| Task requirements |
Can you set out everything from the start of the rows below down to the line containing "82.2 inches" as a numbered list, dropping blank lines and leaving out the pictures?

| A block of data |
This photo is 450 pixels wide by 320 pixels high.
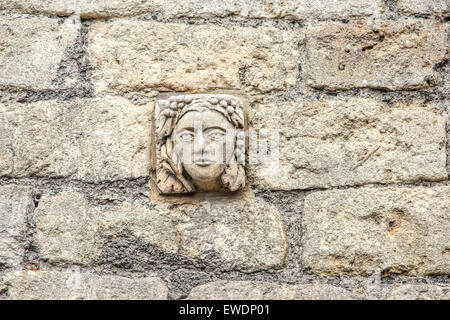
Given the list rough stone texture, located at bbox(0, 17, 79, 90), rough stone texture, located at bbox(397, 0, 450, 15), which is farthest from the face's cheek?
rough stone texture, located at bbox(397, 0, 450, 15)

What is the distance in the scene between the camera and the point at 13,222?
82.2 inches

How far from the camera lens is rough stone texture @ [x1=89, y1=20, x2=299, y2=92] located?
7.04ft

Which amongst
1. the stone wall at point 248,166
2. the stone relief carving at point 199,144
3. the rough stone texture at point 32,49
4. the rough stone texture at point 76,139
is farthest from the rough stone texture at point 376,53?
the rough stone texture at point 32,49

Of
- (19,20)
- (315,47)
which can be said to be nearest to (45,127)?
(19,20)

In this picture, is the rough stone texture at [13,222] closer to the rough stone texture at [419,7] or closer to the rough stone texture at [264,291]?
the rough stone texture at [264,291]

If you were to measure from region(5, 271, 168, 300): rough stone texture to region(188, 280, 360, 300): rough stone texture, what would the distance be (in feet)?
0.48

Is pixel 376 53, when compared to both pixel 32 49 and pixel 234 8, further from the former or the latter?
pixel 32 49

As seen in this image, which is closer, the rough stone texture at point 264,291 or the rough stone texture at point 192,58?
the rough stone texture at point 264,291

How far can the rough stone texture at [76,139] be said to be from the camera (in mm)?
2107

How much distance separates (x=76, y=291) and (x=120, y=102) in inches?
26.7

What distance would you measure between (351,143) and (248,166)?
0.37m

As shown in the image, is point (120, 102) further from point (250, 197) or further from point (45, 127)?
point (250, 197)
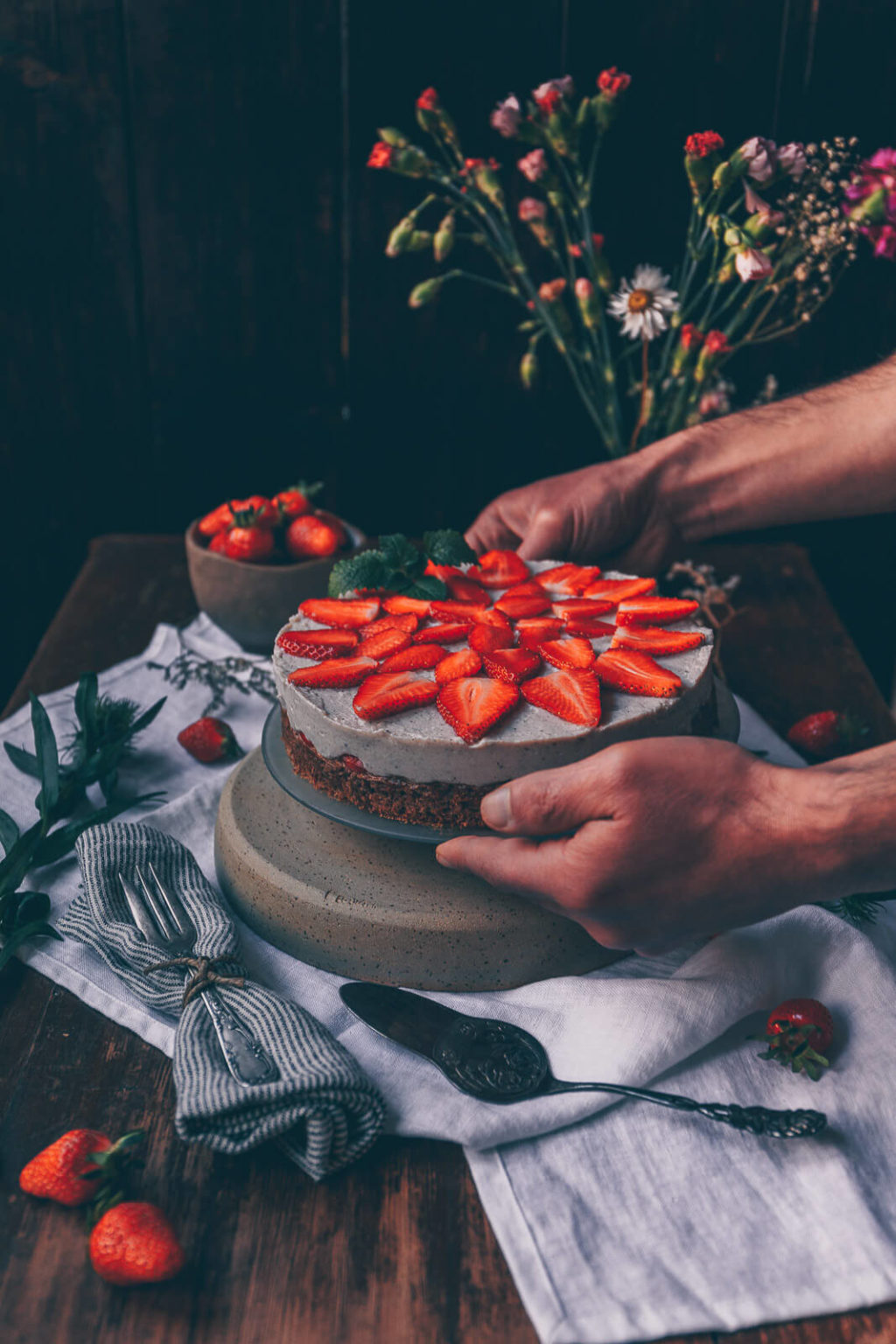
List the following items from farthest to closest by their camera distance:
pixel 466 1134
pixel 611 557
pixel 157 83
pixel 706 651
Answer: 1. pixel 157 83
2. pixel 611 557
3. pixel 706 651
4. pixel 466 1134

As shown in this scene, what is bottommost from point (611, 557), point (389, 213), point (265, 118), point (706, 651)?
point (611, 557)

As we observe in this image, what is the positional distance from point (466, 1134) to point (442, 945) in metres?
0.28

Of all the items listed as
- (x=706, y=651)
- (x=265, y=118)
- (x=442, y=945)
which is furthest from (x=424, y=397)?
(x=442, y=945)

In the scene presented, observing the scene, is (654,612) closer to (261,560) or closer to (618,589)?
(618,589)

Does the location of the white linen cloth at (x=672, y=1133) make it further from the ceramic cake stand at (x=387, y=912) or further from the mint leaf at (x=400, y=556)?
the mint leaf at (x=400, y=556)

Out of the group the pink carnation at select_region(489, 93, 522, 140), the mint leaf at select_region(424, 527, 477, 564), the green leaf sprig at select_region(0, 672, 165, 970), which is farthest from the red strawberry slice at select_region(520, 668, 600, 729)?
the pink carnation at select_region(489, 93, 522, 140)

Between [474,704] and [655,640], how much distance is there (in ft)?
1.08

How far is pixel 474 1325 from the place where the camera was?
96cm

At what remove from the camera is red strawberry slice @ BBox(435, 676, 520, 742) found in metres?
1.34

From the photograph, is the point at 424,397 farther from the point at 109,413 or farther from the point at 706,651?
the point at 706,651

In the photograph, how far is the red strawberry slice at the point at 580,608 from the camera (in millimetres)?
1629

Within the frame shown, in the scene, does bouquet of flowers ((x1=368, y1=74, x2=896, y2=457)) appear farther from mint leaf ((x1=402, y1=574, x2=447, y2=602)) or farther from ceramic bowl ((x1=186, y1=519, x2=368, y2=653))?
mint leaf ((x1=402, y1=574, x2=447, y2=602))

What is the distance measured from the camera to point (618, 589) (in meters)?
1.74

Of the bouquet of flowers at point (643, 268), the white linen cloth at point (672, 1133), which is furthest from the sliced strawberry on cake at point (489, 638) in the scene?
the bouquet of flowers at point (643, 268)
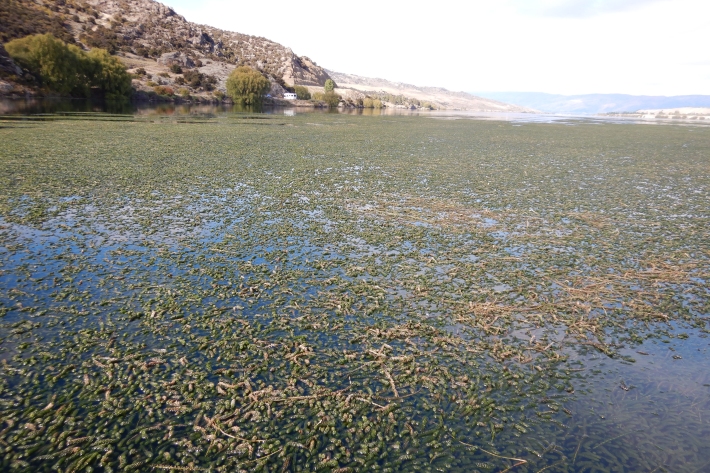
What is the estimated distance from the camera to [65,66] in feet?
249

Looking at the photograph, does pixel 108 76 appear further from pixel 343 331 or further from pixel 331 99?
pixel 343 331

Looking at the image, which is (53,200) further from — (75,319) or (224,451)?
(224,451)

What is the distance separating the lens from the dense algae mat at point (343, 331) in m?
5.38

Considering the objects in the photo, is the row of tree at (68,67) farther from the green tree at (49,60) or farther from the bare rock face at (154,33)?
the bare rock face at (154,33)

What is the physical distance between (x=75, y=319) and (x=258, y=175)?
14549 mm

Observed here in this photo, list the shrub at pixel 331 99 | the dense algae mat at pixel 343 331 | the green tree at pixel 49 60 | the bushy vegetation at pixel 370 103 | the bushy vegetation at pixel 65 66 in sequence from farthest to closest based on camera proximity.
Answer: the bushy vegetation at pixel 370 103 < the shrub at pixel 331 99 < the bushy vegetation at pixel 65 66 < the green tree at pixel 49 60 < the dense algae mat at pixel 343 331

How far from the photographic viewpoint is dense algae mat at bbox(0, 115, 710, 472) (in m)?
5.38

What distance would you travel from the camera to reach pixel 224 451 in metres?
5.13

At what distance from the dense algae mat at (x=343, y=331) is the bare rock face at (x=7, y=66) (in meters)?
78.9

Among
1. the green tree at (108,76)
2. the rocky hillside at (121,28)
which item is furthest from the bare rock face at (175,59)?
the green tree at (108,76)

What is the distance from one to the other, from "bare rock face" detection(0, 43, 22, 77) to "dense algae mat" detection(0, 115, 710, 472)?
7888 centimetres

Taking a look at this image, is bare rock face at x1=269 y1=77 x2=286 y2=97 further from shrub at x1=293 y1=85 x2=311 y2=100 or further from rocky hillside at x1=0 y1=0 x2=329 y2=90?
rocky hillside at x1=0 y1=0 x2=329 y2=90

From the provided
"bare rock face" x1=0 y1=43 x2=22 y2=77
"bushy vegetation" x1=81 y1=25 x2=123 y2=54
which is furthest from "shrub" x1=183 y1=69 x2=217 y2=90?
"bare rock face" x1=0 y1=43 x2=22 y2=77

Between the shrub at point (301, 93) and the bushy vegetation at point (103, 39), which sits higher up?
the bushy vegetation at point (103, 39)
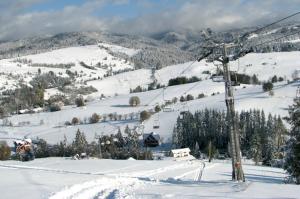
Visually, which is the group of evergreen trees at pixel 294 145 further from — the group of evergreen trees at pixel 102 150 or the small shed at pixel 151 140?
the small shed at pixel 151 140

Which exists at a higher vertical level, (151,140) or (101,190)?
(151,140)

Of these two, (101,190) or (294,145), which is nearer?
(101,190)

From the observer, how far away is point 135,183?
34906 millimetres

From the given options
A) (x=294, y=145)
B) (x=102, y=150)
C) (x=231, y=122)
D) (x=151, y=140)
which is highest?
(x=231, y=122)

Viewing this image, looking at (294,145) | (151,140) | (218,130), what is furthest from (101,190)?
(151,140)

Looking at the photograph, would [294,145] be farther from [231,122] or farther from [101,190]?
[101,190]

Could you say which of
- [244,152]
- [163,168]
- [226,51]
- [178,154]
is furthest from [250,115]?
[226,51]

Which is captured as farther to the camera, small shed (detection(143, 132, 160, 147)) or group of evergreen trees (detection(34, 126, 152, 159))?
small shed (detection(143, 132, 160, 147))

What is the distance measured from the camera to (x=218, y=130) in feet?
543

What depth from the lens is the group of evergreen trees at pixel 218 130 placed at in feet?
489

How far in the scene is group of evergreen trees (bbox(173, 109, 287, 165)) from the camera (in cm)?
14912

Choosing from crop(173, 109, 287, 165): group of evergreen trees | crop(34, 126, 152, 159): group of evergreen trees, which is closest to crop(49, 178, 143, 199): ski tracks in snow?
crop(34, 126, 152, 159): group of evergreen trees

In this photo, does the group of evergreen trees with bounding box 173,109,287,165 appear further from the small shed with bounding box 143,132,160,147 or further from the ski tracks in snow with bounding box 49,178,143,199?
the ski tracks in snow with bounding box 49,178,143,199

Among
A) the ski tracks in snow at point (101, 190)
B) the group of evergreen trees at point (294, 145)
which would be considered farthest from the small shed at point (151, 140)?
the ski tracks in snow at point (101, 190)
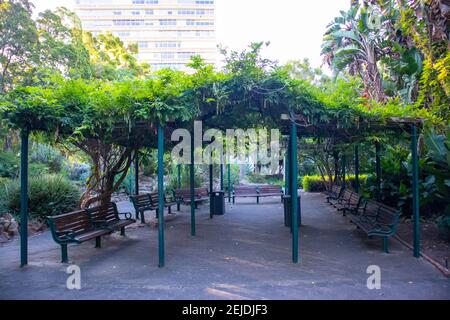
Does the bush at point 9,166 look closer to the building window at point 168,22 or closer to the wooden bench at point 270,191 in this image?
the wooden bench at point 270,191

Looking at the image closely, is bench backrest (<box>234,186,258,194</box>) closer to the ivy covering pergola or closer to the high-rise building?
the ivy covering pergola

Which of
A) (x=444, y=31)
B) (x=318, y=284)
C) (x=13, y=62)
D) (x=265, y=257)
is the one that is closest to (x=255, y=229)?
(x=265, y=257)

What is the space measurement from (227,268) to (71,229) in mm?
3024

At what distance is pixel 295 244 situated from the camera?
5434 mm

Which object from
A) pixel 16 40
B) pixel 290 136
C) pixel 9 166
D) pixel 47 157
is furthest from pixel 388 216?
pixel 16 40

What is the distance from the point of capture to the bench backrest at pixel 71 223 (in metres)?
5.49

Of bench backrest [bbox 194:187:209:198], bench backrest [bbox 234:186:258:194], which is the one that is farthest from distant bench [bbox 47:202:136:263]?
bench backrest [bbox 234:186:258:194]

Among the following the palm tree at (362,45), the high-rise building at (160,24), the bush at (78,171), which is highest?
the high-rise building at (160,24)

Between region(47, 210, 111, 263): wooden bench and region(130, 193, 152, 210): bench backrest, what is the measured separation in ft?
8.76

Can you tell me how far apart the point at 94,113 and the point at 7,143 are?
14.8 m

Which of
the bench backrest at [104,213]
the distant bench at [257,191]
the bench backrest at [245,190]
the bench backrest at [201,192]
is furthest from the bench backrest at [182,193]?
the bench backrest at [104,213]

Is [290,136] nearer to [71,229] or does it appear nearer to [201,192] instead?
[71,229]

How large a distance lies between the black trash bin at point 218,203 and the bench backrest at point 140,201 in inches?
83.7
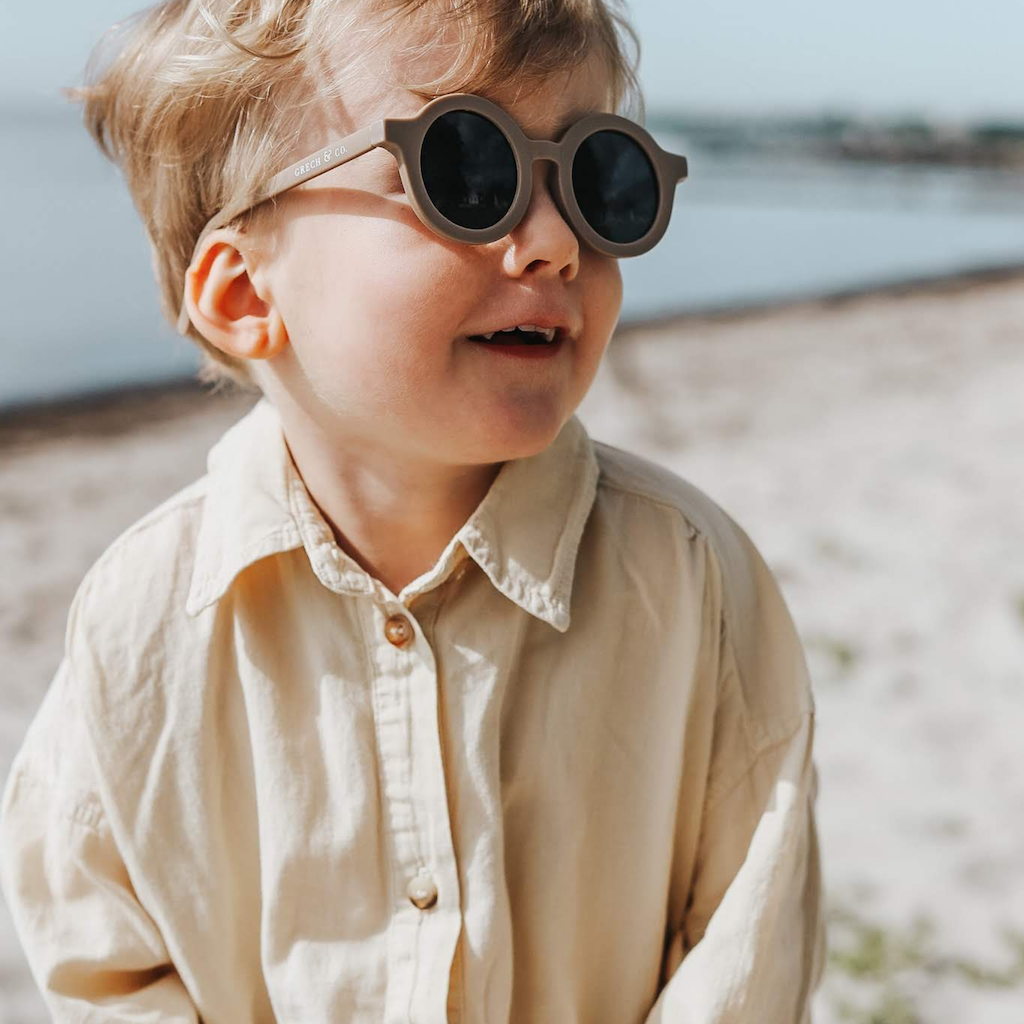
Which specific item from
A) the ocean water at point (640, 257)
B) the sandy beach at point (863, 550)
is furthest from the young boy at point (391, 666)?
the ocean water at point (640, 257)

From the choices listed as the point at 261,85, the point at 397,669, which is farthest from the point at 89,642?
the point at 261,85

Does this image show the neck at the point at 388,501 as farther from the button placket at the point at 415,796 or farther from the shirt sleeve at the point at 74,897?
the shirt sleeve at the point at 74,897

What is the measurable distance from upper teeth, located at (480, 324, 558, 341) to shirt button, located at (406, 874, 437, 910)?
0.53 metres

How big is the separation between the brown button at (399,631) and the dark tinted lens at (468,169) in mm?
389

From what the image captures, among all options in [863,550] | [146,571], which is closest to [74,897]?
[146,571]

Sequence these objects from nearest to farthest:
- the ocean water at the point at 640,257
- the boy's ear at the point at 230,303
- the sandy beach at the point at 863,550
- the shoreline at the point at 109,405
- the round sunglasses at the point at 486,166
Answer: the round sunglasses at the point at 486,166, the boy's ear at the point at 230,303, the sandy beach at the point at 863,550, the shoreline at the point at 109,405, the ocean water at the point at 640,257

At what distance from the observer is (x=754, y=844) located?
4.04 ft

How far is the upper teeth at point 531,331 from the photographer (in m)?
1.10

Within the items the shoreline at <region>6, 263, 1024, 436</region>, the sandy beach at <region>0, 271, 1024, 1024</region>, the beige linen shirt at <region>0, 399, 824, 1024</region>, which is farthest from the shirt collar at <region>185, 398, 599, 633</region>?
the shoreline at <region>6, 263, 1024, 436</region>

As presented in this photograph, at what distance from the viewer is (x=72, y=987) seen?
1.31 metres

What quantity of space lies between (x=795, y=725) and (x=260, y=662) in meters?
0.54

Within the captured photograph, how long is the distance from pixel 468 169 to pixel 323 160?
132 mm

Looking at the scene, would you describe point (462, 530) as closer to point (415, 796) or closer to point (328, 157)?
point (415, 796)

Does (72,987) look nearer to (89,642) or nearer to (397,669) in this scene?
(89,642)
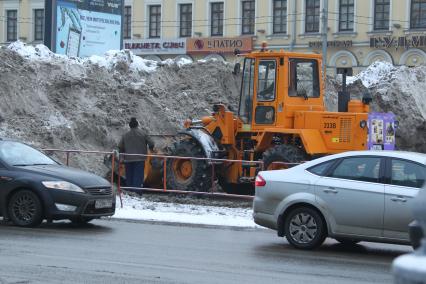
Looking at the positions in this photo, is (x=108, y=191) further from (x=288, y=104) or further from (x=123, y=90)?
(x=123, y=90)

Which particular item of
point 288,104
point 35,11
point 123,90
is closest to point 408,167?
point 288,104

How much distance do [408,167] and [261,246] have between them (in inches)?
98.0

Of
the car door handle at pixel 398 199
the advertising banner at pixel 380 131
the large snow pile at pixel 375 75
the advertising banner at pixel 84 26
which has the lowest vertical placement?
the car door handle at pixel 398 199

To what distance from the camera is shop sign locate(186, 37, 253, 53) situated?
5472cm

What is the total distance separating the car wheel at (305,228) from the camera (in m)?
12.2

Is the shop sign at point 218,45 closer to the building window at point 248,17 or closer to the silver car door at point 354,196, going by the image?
the building window at point 248,17

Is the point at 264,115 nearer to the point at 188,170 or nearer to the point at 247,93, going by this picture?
the point at 247,93

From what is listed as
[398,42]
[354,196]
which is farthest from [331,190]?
[398,42]

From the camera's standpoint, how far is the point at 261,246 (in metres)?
12.8

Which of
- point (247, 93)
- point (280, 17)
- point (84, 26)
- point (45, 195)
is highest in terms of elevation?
point (280, 17)

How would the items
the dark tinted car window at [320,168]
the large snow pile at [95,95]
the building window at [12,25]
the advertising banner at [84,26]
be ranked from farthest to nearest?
the building window at [12,25] < the advertising banner at [84,26] < the large snow pile at [95,95] < the dark tinted car window at [320,168]

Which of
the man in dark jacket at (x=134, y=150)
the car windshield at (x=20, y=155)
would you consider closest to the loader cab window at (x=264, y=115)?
the man in dark jacket at (x=134, y=150)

| Expected output |
1. This photo is 450 pixels wide by 320 pixels high.
2. Given the list rough stone texture, located at bbox(0, 17, 79, 90), rough stone texture, located at bbox(397, 0, 450, 15), which is farthest from the face's cheek?
3. rough stone texture, located at bbox(397, 0, 450, 15)
4. What is the distance in the scene between the camera and the point at 13,222?
5. 82.2 inches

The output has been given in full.